- _TASK INSTRUCTIONS_: Reproduce, exactly and only, the lines of the data that follows from the one containing "category: possum" down to the one containing "genus: Macaca", without pictures.

- _EXTRACTED MATERIAL_:
* * * * *

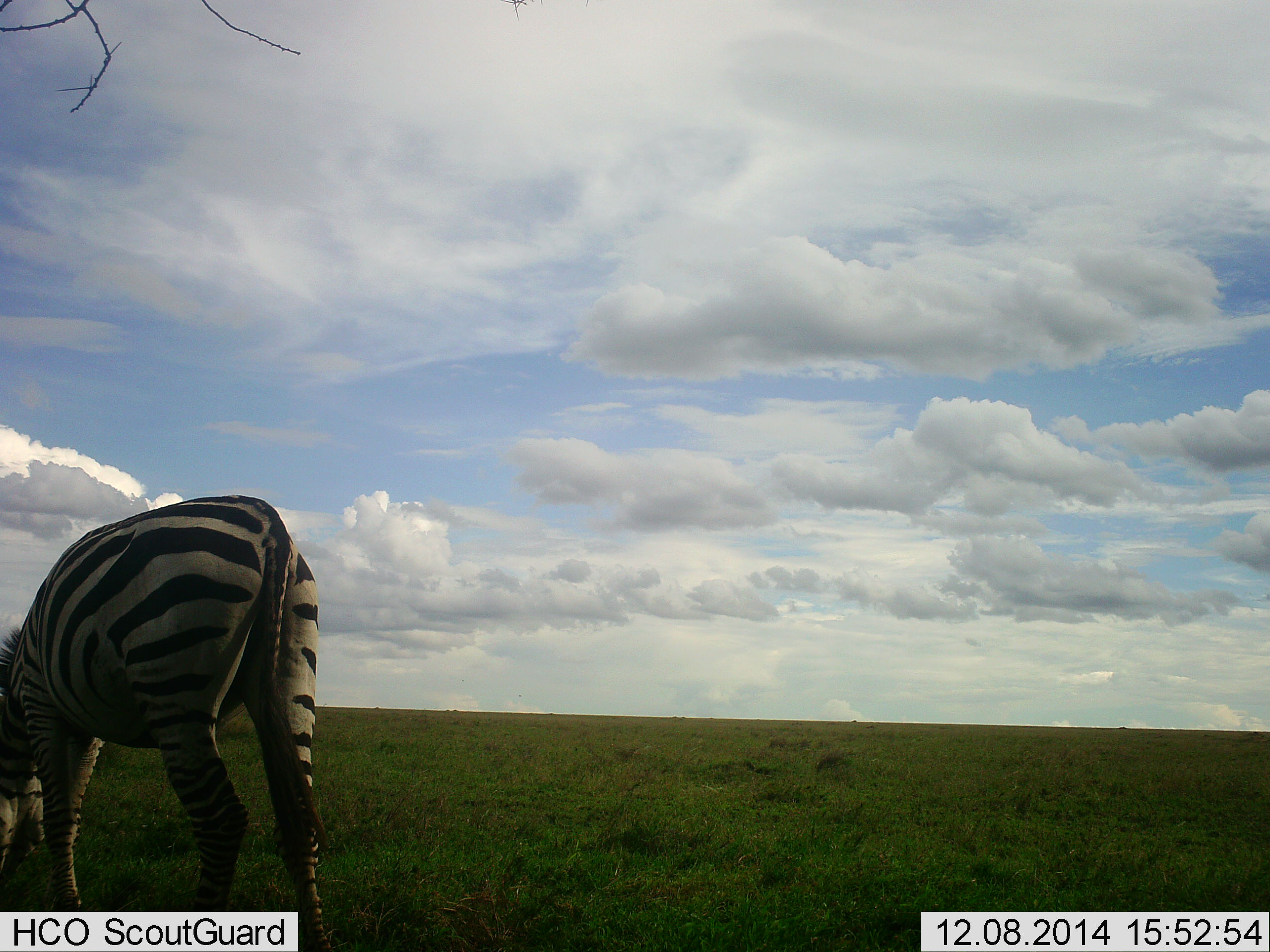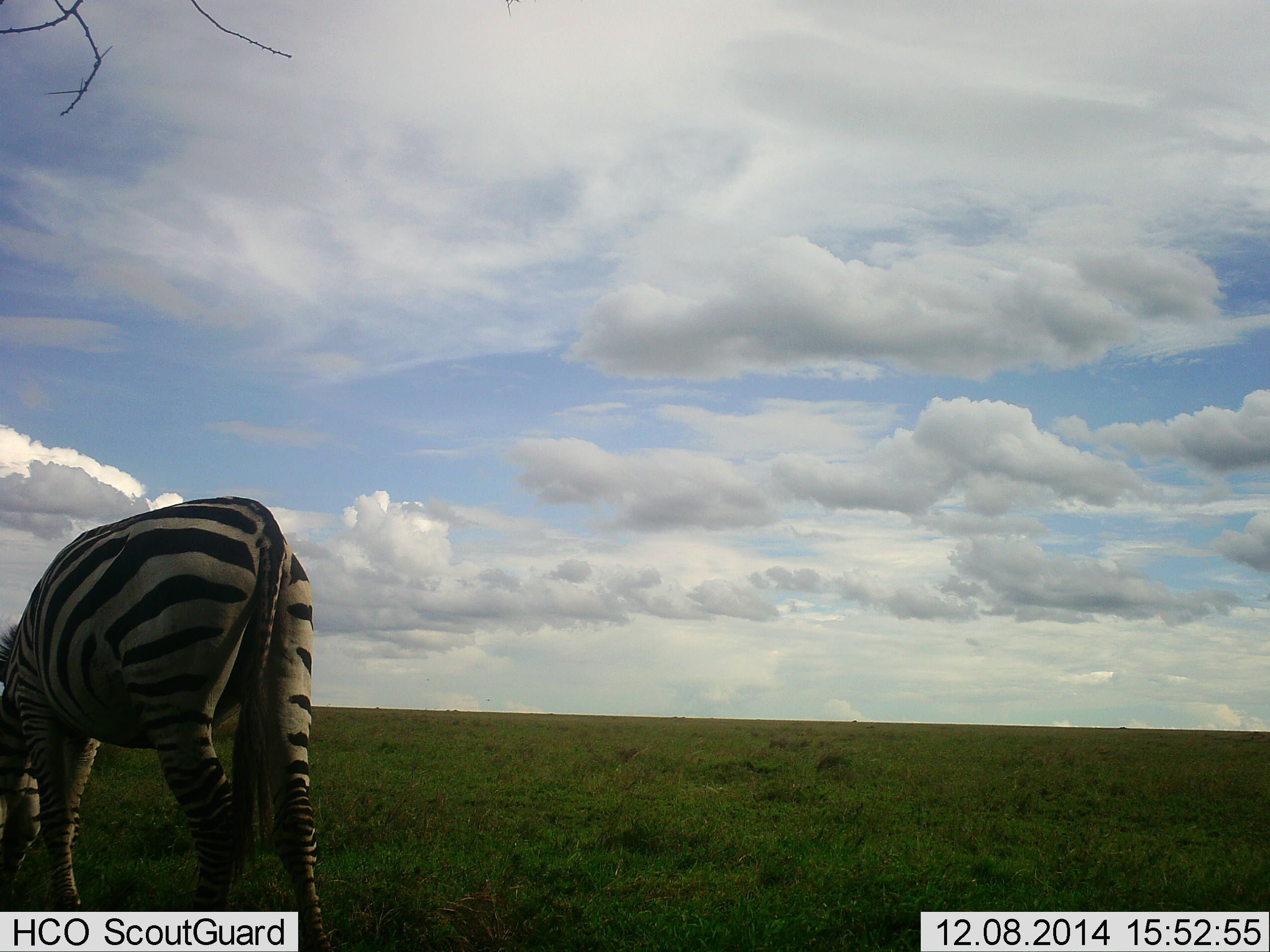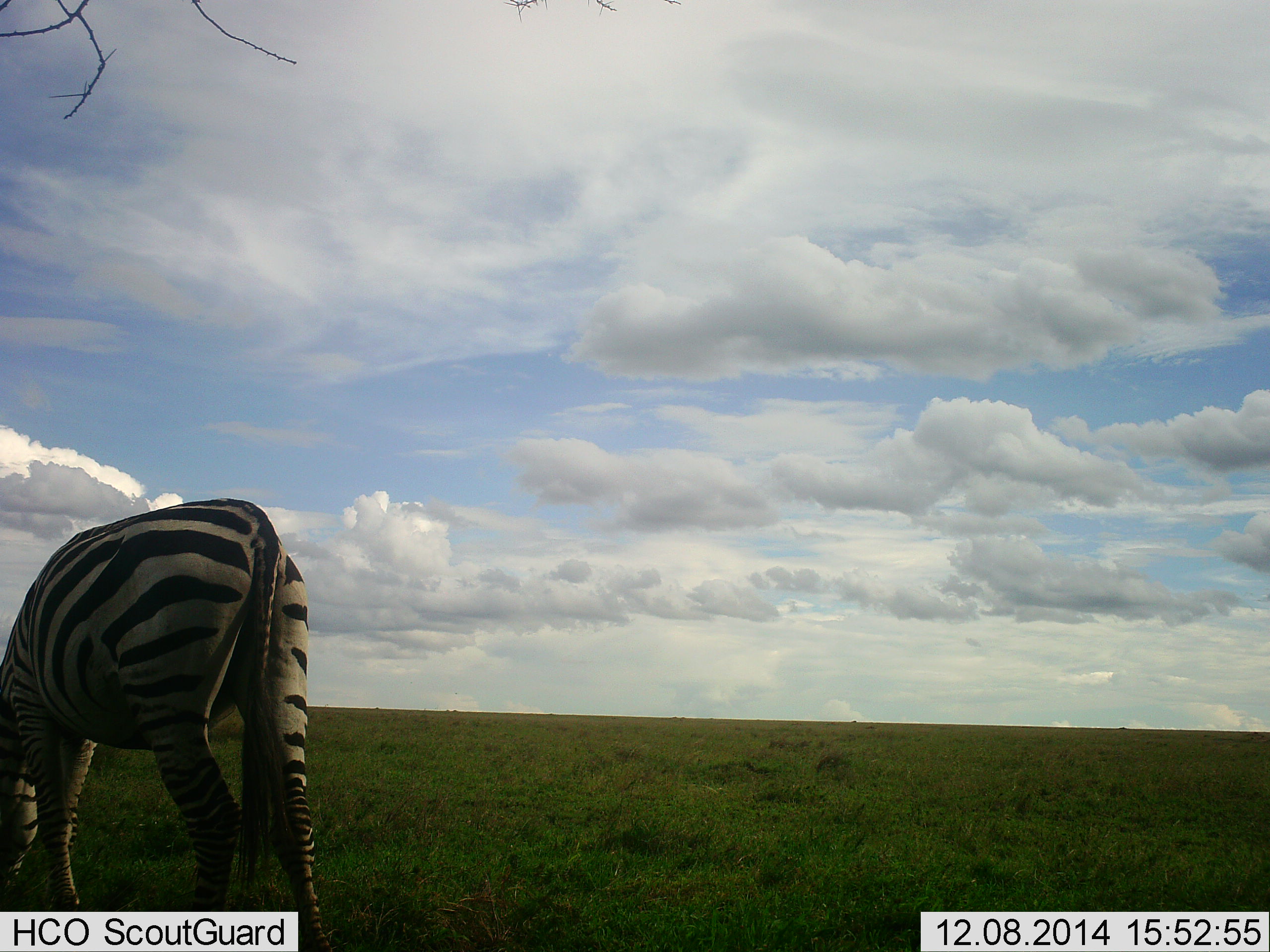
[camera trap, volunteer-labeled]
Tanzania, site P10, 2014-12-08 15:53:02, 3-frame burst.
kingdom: Animalia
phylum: Chordata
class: Mammalia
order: Perissodactyla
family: Equidae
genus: Equus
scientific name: Equus quagga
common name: plains zebra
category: zebra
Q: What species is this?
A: Zebra (plains zebra) (Equus quagga).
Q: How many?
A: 1.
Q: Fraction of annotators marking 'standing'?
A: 10%.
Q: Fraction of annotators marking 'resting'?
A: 0%.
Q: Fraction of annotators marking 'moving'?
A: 0%.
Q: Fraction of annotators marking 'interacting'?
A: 0%.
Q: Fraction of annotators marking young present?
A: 0%.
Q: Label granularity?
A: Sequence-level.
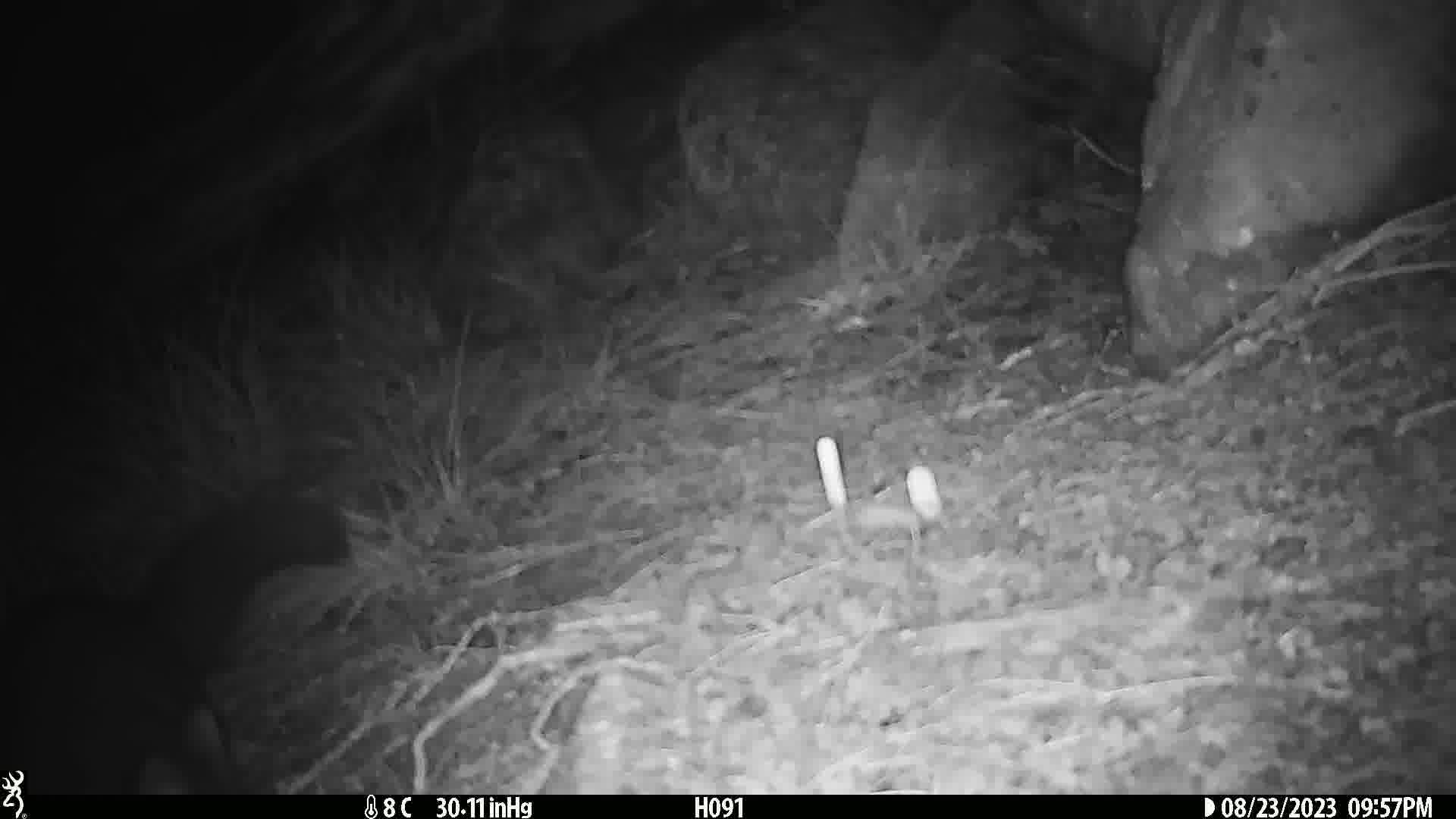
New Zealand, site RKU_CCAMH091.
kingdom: Animalia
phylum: Chordata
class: Mammalia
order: Diprotodontia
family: Phalangeridae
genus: Trichosurus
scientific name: Trichosurus vulpecula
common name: common brushtail possum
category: possum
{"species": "possum (common brushtail possum) (Trichosurus vulpecula)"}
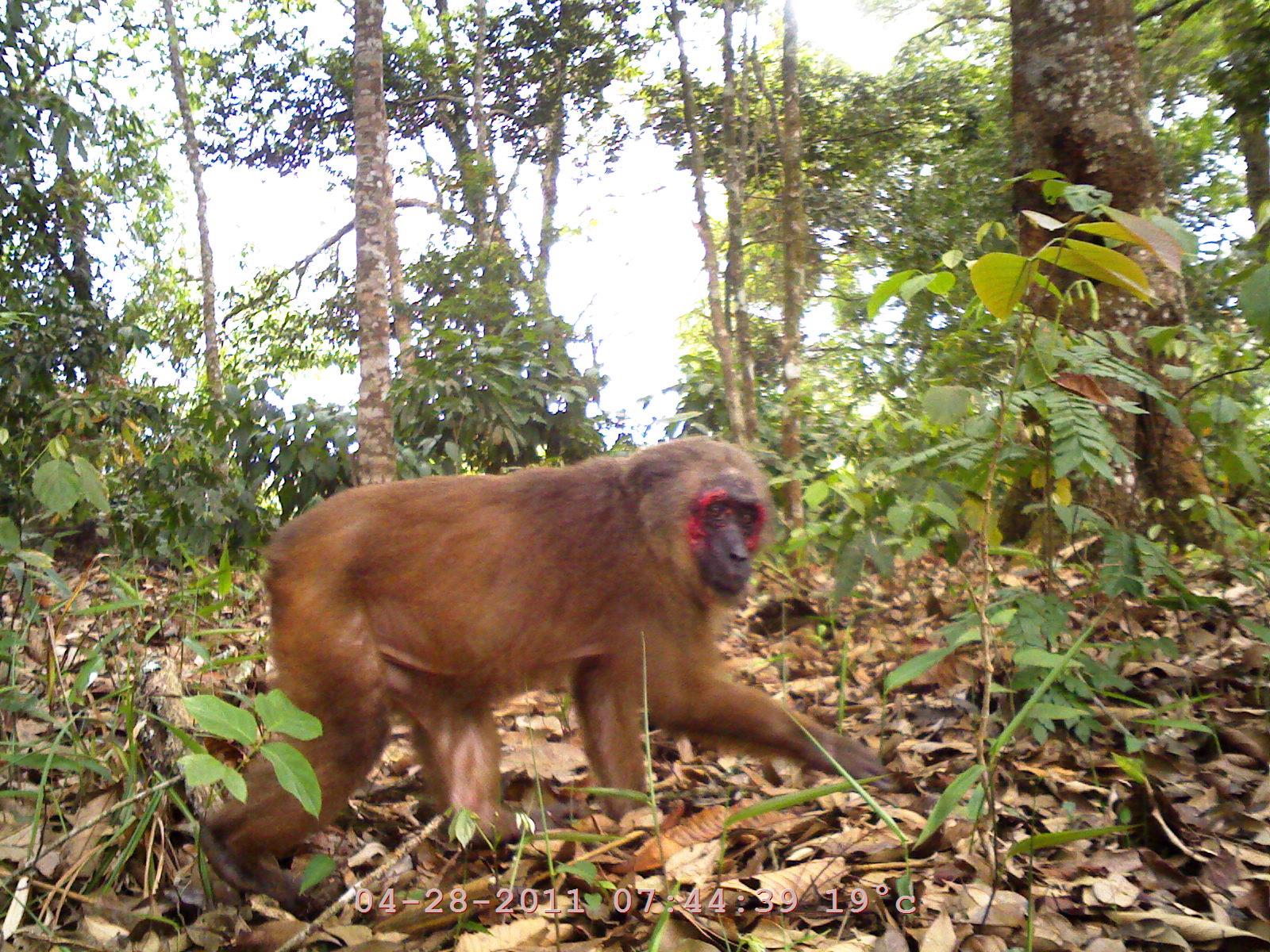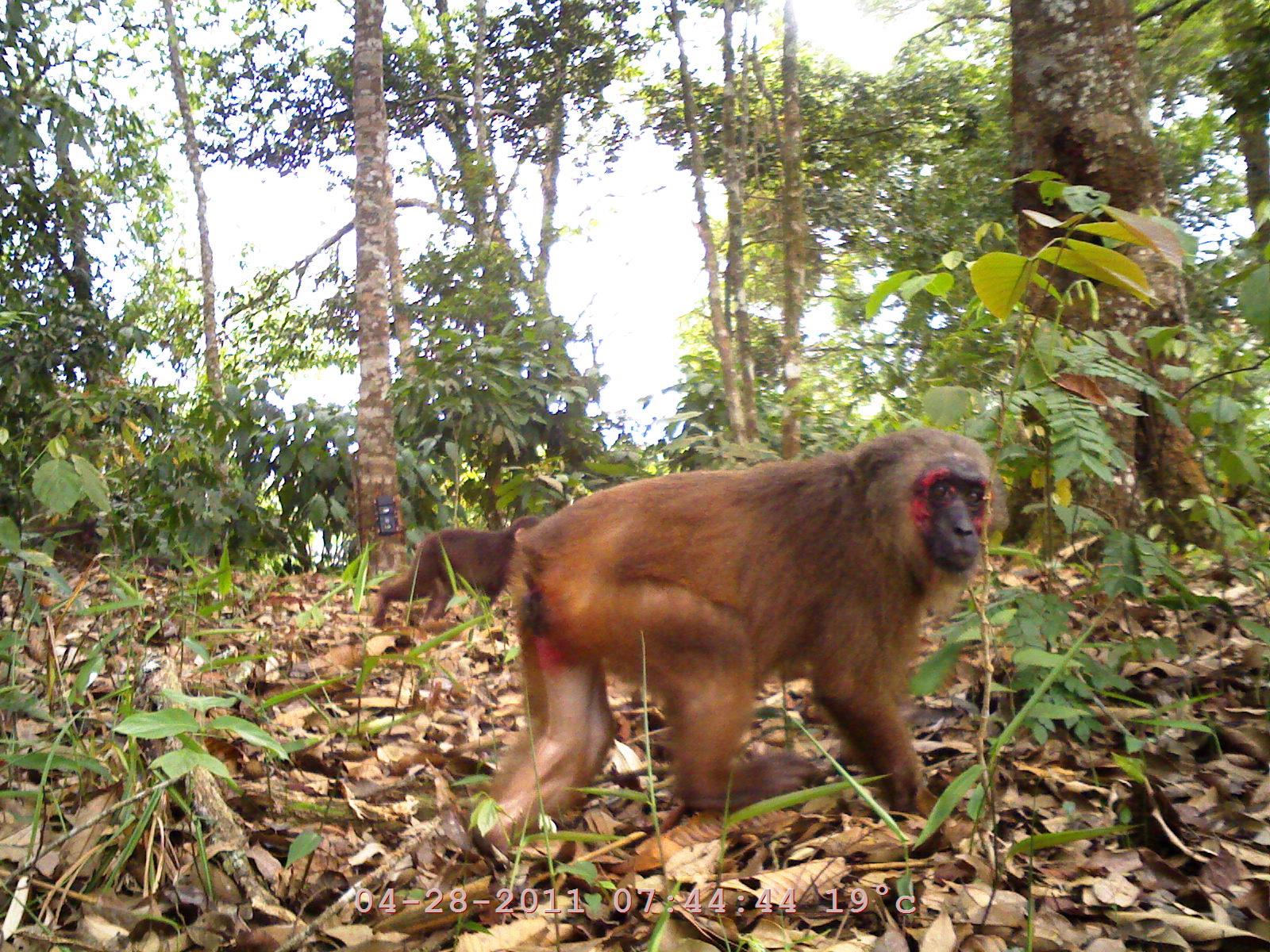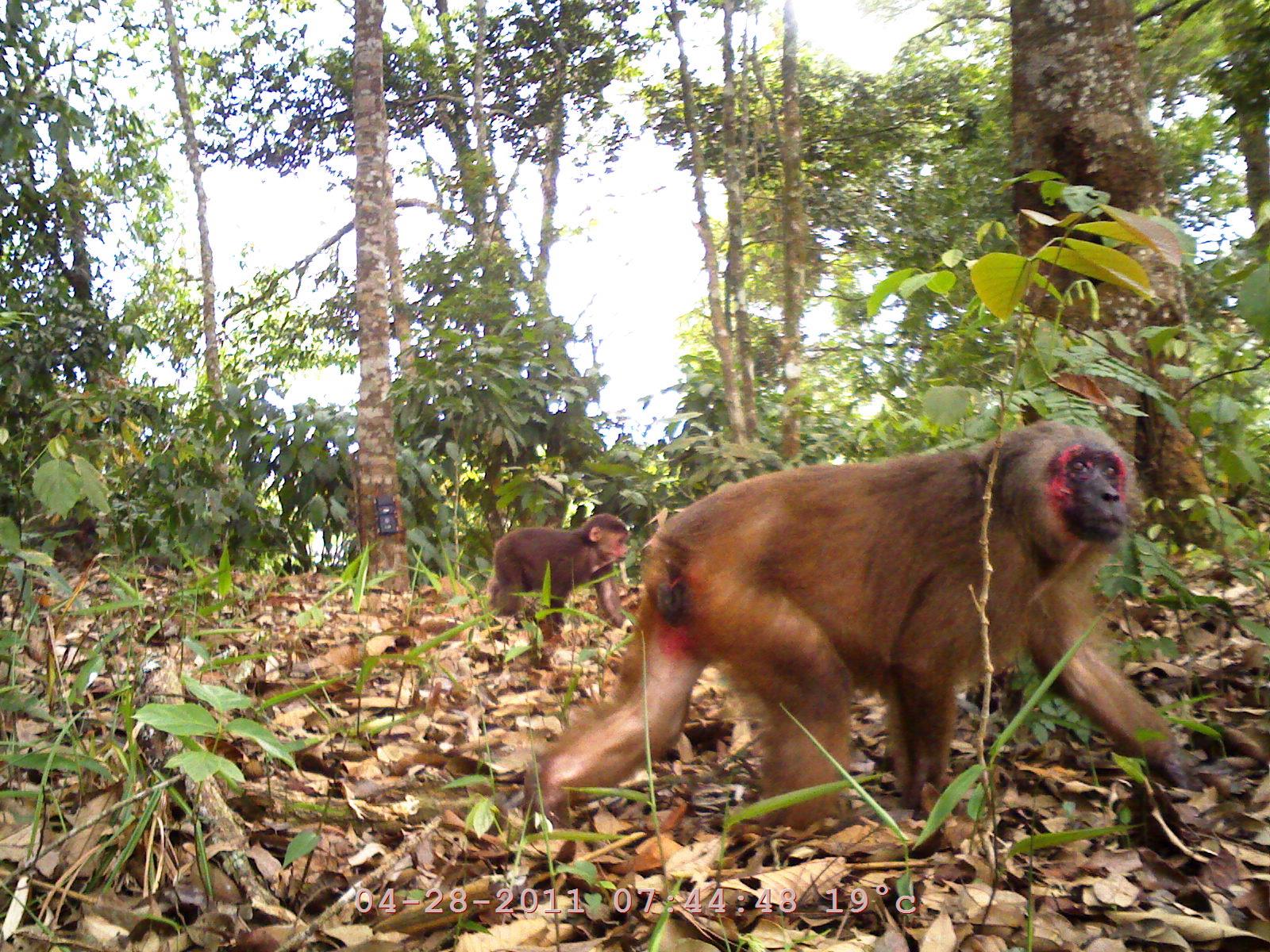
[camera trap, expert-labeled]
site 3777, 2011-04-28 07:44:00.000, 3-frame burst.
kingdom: Animalia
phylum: Chordata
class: Mammalia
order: Primates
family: Cercopithecidae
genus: Macaca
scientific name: Macaca arctoides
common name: stump-tailed macaque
Macaca arctoides (stump-tailed macaque), count 2, age adult.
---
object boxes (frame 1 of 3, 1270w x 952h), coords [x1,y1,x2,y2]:
macaca arctoides: [195,432,902,913]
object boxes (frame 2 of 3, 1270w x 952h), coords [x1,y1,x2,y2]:
macaca arctoides: [487,424,999,845]; [367,510,542,630]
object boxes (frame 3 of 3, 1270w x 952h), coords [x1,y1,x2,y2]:
macaca arctoides: [519,414,1205,841]; [485,509,630,651]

* * * * *

- _RESPONSE_:
category: possum
{"species": "possum (common brushtail possum) (Trichosurus vulpecula)"}
[camera trap, expert-labeled]
site 3777, 2011-04-28 07:44:00.000, 3-frame burst.
kingdom: Animalia
phylum: Chordata
class: Mammalia
order: Primates
family: Cercopithecidae
genus: Macaca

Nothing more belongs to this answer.